同じような設定で撮影した星空(立山黒部アルペンルート、室堂平8月)。この時の経験が今回生きました。

次からはいよいよ本題、撮影の機会に巡り会う方法についてです。



4.撮影のチャンスをつかむ方法

そもそも、自分がなぜ「ホタルイカの身投げ」一つ写すのに、30回近く撮影失敗続いたのか…要因は4点あります。

・日
・時間
・場所
・人

日については、出やすいとされる日、出ない日とあります。出やすい日についてはすでにホタルイカ漁をメインとしたサイトで列挙されてますが、こちらにも引用します。

>「時期」は3〜5月(6月に見られることもある)
>「時間」は深夜から未明にかけて
>「場所」は神通川や早月川の河口付近
>新月前後(月の見えない夜)の日
>深夜から未明にかけて満潮になる日
>晴れていて海中がきれいな日
>南よりの風が吹いている日
>波が穏やかな日
( 氷見の民宿「青柳」さんのサイトより。 http://himi-aoyagi.com/hotaruika_minage.html

この条件から離れるほど、出にくい日とされてます。しかし、自分が撮影できた日は「出ない日」でした。新月前後で暖かい日でしたが前日午前まで豪雨があり、川から泥を含んだ水が大量に海へと流れ汚れてました。にもかかわらず撮すこと出来ました。この一概に断定できないところが、出会えるのを難しくしてます。


時間については、同じ夜でもいつ起きるか解りません。

自分はこの日、翌日仕事のため23時頃で引き上げました。


flying-frogさん( ‏@flying224frog )は午前4時、撮影に成功してます。
出そうな日は明け方まで粘る。しかし、次の難関は場所です。



前回の失敗を踏まえ、岩瀬浜でずっとカメラを構えてました。とりあえず撮れたホタルイカの光はこのぐらい。これより多くなる前に掬う人に拾われて行きました。

露光中にライト持った人が横切ると、このようになりホタルイカの光だけを撮すことは出来ません。

同日同時間帯、有名写真家のKAGAYAさんは別の場所でカメラを構え、「ホタルイカの身投げと星の軌跡」を写されました。
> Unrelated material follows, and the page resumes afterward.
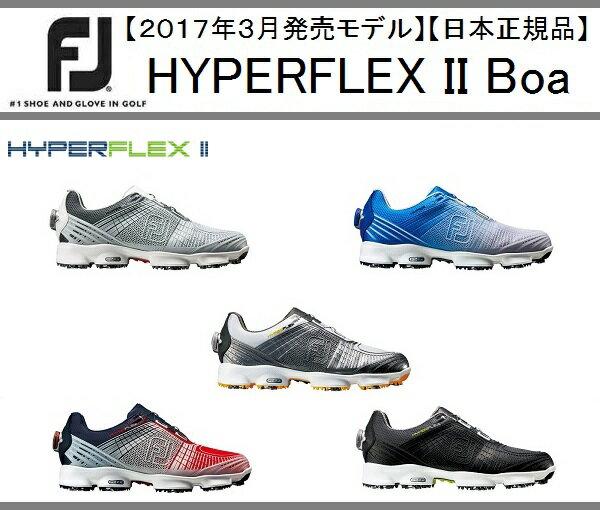 【FootJoy】HYPERFLEX II Boaカラー:グレー/シルバー(51026)ウィズ(W,XW)カラー:ブルー/シルバー(51032)ウィズ(Wのみ)カラー:ホワイト/レッド/ブルー(51037)ウィズ(Wのみ)カラー:シルバー(51040)ウィズ(Wのみ)カラー:ブラック(51041)ウィズ(Wのみ) 【2017年3月発売モデル】【日本正規品】機能美が一新!柔軟性と快適さを追求したアスレチックパフォーマンスシューズがデザインを一新!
星が軌跡になるほどの露光でありながら、掬う人のライトが写ってないという、最近の混雑多い海岸では絶対に撮すことの出来ない1枚。どのようにして場所を選んだのか?別アカウントでこのように呟かれてました。


身投げのある海岸を夜中に探し走ってた様子。一カ所に留まらず、とにかく探し歩くのも方法です。あとこの海岸は砂浜から岩場になる辺りのようで、掬う人にとって獲りにくいので夜に歩くのを嫌がる場所。人が訪れないポイントを上手く見つけ出した結果でもあるようです。



撮影成功した人の事例を参考にし、迎えた新月の日、出やすいとされる条件全て揃った2016年4月7日。颯爽と向かった八重津浜は、驚愕の風景でした。

見渡す限りの人・人・人。駐車場は満杯、路上にも駐車が溢れパトカーが取り締まっていました。
例え大量の身投げがあったとしても、写真どころではない状態。早々に諦め、別の場所へと向かいました。

この日、自分は富山の海岸線を全て見て歩きましたが、どこも大量とは言いがたい、数匹程度の身投げしか確認できませんでした。
一時、twitterで「魚津漁港で爆湧き!」という書き込みありましたが、個人の感覚によるものだったようで、写真になるような湧き方はではなく…明け方近くになると強風、高波となり、雨が降り始め終了となりました。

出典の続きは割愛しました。